For the price to be given for the Floridas you are referred generally to the original instructions on this point. Although the change of circumstances lessens the anxiety for acquiring immediately a territory which now more certainly than ever, must drop into our hands and notwithstanding the pressure of the bargain with France on our treasury; yet for the sake of a peaceable and fair completion of a great object you are permitted by the president, in case a less sum will not be accepted, to give $2,250,000, the sum heretofore apportioned to this purchase. It will be expected however that the whole of it, if necessary, be made applicable to the discharge of debts and damages claimed from Spain-as well those not yet admitted by the Spanish government as those covered by the convention signed with it by Mr. Pinckney on the eleventh day of August, 1802.

These claims include those arising from privateers' depredations along Florida and Mississippi lines and losses arising from violation of our deposit at New Orleans.

If it be impossible to bring Spain to a cession of the whole of the two Floridas a trial is to be made for obtaining either or any important part of either. The part of West Florida adjoining the territories now ours and including the principal rivers falling into the gulf will be particularly important and convenient.

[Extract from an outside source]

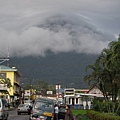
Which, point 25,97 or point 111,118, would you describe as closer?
point 111,118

It is not improbable that Spain in treating on a cession of the Floridas may propose an exchange of them for Louisiana beyond the Mississippi or may make a serious point of some particular boundary to that territory. Such exchange is inadmissible. In intrinsic value there is no equality: besides the advantage, given us by the west bank of the entire jurisdiction of the river. We are the less disposed also to make sacrifices to obtain the Floridas because their position and the manifest course of events guarantee an early and reasonable acquisition of them. With respect to the adjustment of a boundary between Louisiana and the Spanish territories, there might be no objection to combining it with a cession of the Floridas, if our knowledge of the extent and character of Louisiana were less imperfect. At present any arrangement, would be a step too much in the dark to be hazarded, and this will be a proper answer to the Spanish government. . .

Should no cession whatever be obtainable, it will remain only, for the present, to provide for the free use of the rivers

running from the United States into the gulf. A convenient deposit is to be pressed as equally reasonable there as on the Mississippi.

The free use of those rivers for our external commerce is to be insisted on as an important right.